• [Extracted material]:
** Start **

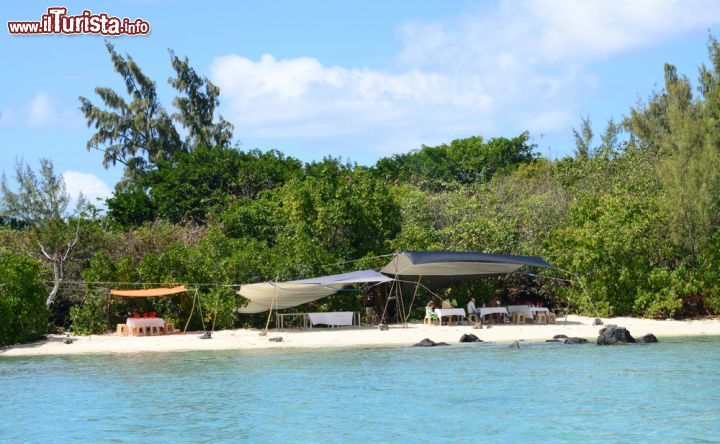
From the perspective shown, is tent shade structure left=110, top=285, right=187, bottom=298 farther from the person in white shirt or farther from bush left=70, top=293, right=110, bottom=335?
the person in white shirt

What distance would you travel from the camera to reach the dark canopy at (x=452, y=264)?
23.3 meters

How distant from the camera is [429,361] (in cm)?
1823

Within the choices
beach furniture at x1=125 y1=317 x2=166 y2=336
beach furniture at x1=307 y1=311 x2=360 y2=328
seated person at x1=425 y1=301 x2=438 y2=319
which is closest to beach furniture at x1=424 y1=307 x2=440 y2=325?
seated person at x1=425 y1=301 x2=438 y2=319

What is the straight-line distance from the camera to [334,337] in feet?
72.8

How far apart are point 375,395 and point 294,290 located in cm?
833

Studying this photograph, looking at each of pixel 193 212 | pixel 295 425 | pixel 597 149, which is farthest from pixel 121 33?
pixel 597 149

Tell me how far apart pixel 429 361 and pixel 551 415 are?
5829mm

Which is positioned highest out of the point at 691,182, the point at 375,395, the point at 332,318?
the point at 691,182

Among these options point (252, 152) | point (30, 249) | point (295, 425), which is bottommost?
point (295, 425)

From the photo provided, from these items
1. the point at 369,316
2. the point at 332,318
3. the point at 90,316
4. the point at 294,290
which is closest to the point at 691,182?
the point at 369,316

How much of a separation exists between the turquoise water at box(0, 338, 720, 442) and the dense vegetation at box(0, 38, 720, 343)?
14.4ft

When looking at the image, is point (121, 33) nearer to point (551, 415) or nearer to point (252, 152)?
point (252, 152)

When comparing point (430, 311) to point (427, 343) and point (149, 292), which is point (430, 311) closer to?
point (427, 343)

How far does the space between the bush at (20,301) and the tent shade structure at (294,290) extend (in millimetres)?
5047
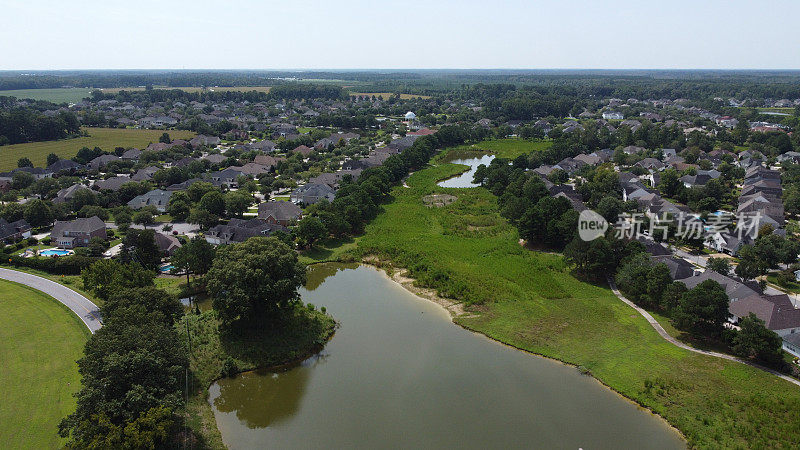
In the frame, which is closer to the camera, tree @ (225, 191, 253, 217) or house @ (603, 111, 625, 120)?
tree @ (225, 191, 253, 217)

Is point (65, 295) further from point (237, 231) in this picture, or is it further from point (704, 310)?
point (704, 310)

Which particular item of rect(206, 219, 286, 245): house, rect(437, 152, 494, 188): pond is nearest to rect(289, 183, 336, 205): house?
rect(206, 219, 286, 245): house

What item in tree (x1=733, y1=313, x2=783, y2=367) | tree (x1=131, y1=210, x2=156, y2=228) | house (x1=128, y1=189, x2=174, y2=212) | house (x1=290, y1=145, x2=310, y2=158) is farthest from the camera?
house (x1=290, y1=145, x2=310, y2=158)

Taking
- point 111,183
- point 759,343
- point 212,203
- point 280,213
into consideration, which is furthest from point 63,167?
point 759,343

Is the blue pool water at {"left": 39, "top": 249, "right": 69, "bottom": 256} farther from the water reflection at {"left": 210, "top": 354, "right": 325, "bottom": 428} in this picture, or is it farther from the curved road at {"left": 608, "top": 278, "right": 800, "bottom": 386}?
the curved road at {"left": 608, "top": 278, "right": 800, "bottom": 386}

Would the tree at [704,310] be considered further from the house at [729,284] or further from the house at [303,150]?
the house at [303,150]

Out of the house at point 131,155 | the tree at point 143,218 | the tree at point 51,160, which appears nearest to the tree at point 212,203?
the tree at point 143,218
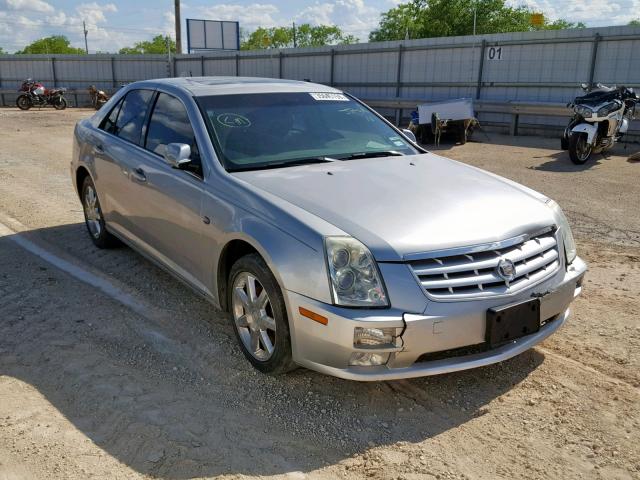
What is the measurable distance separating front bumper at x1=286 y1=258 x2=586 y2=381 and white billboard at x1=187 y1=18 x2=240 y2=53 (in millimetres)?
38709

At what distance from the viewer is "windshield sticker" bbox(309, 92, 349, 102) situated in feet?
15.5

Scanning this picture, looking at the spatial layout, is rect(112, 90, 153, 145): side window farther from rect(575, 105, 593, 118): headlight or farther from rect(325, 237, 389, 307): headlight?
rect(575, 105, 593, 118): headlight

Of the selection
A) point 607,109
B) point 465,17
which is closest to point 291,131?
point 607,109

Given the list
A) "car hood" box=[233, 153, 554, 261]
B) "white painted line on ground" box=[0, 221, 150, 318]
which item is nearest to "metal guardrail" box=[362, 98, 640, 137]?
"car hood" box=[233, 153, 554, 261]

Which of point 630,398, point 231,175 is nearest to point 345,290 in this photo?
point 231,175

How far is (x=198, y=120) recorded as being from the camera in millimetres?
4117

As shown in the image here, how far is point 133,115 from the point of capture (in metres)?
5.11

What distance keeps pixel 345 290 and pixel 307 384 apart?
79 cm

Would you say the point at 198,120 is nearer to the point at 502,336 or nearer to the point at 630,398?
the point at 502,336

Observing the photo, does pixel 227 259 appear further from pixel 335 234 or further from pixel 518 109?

** End **

• [Written request]:
Copy every row above word for word, leaving out the pictures.

• [Exercise output]:
From the perspective shown, is tent shade structure left=110, top=285, right=187, bottom=298 farther from the person in white shirt or farther from bush left=70, top=293, right=110, bottom=335?
the person in white shirt

What distance would you travel from the camera to reach the dark canopy at (x=452, y=264)?
23.3 meters

How distant from the camera is [429,361] (in cm)?
1823

Within the choices
beach furniture at x1=125 y1=317 x2=166 y2=336
beach furniture at x1=307 y1=311 x2=360 y2=328
seated person at x1=425 y1=301 x2=438 y2=319
which is closest to beach furniture at x1=424 y1=307 x2=440 y2=325?
seated person at x1=425 y1=301 x2=438 y2=319

What is the straight-line distance from the camera to [334,337] in feet?
72.8

How far apart are point 375,395 and point 294,290 located in cm?
833

Studying this photograph, looking at each of pixel 193 212 | pixel 295 425 | pixel 597 149, which is farthest from pixel 121 33?
pixel 597 149

Tell me how far apart pixel 429 361 and pixel 551 415 are?
5829mm

Which is positioned highest out of the point at 691,182, the point at 375,395, the point at 332,318?
the point at 691,182

Among these options point (252, 152) | point (30, 249) | point (295, 425), which is bottommost?
point (295, 425)

From the photo provided, from these items
1. the point at 369,316
2. the point at 332,318
3. the point at 90,316
4. the point at 294,290
which is closest to the point at 691,182?
the point at 369,316

How much of a separation exists between the turquoise water at box(0, 338, 720, 442) and the dense vegetation at box(0, 38, 720, 343)?
14.4ft

When looking at the image, is point (121, 33) nearer to point (551, 415) or nearer to point (252, 152)?
point (252, 152)

When comparing point (430, 311) to point (427, 343) and point (149, 292), which is point (430, 311) closer to?
point (427, 343)

How far does the space between the bush at (20,301) and the tent shade structure at (294,290) extend (in millimetres)?
5047
In the frame, which is closer to the camera, tree @ (225, 191, 253, 217) or house @ (603, 111, 625, 120)?
tree @ (225, 191, 253, 217)

Is point (65, 295) further from point (237, 231) in this picture, or is it further from point (704, 310)?
point (704, 310)

Which particular item of rect(206, 219, 286, 245): house, rect(437, 152, 494, 188): pond is nearest to rect(289, 183, 336, 205): house?
rect(206, 219, 286, 245): house

What item in tree (x1=733, y1=313, x2=783, y2=367) | tree (x1=131, y1=210, x2=156, y2=228) | house (x1=128, y1=189, x2=174, y2=212) | house (x1=290, y1=145, x2=310, y2=158) is farthest from the camera?
house (x1=290, y1=145, x2=310, y2=158)

Taking
- point 111,183
- point 759,343
- point 212,203
- point 280,213
into consideration, which is furthest from point 63,167?
point 759,343

Is the blue pool water at {"left": 39, "top": 249, "right": 69, "bottom": 256} farther from the water reflection at {"left": 210, "top": 354, "right": 325, "bottom": 428} in this picture, or is it farther from the curved road at {"left": 608, "top": 278, "right": 800, "bottom": 386}?
the curved road at {"left": 608, "top": 278, "right": 800, "bottom": 386}

Would the tree at [704,310] be considered further from the house at [729,284] or further from the house at [303,150]?
the house at [303,150]

Out of the house at point 131,155 | the tree at point 143,218 | the tree at point 51,160, which appears nearest to the tree at point 212,203?
the tree at point 143,218
What is the measurable distance separating front bumper at x1=286 y1=258 x2=586 y2=381 and white billboard at x1=187 y1=18 x2=240 y2=53 (in millimetres)?
38709

At what distance from the viewer is "windshield sticker" bbox(309, 92, 349, 102) situated in feet?
15.5

Scanning this picture, looking at the spatial layout, is rect(112, 90, 153, 145): side window farther from rect(575, 105, 593, 118): headlight or farther from rect(325, 237, 389, 307): headlight?
rect(575, 105, 593, 118): headlight

Of the selection
A) point 607,109
B) point 465,17
which is closest to point 291,131?
point 607,109

Given the list
A) "car hood" box=[233, 153, 554, 261]
B) "white painted line on ground" box=[0, 221, 150, 318]
which item is nearest to "metal guardrail" box=[362, 98, 640, 137]?
"car hood" box=[233, 153, 554, 261]

Which of point 630,398, point 231,175 is nearest to point 345,290 in this photo?
point 231,175

How far is (x=198, y=120) recorded as being from the camera in millimetres?
4117

As shown in the image here, how far is point 133,115 from the point of capture (in metres)?
5.11

What distance keeps pixel 345 290 and pixel 307 384 apart?
79 cm

Would you say the point at 198,120 is nearer to the point at 502,336 or nearer to the point at 630,398?
the point at 502,336

Observing the photo, does pixel 227 259 appear further from pixel 335 234 or further from pixel 518 109?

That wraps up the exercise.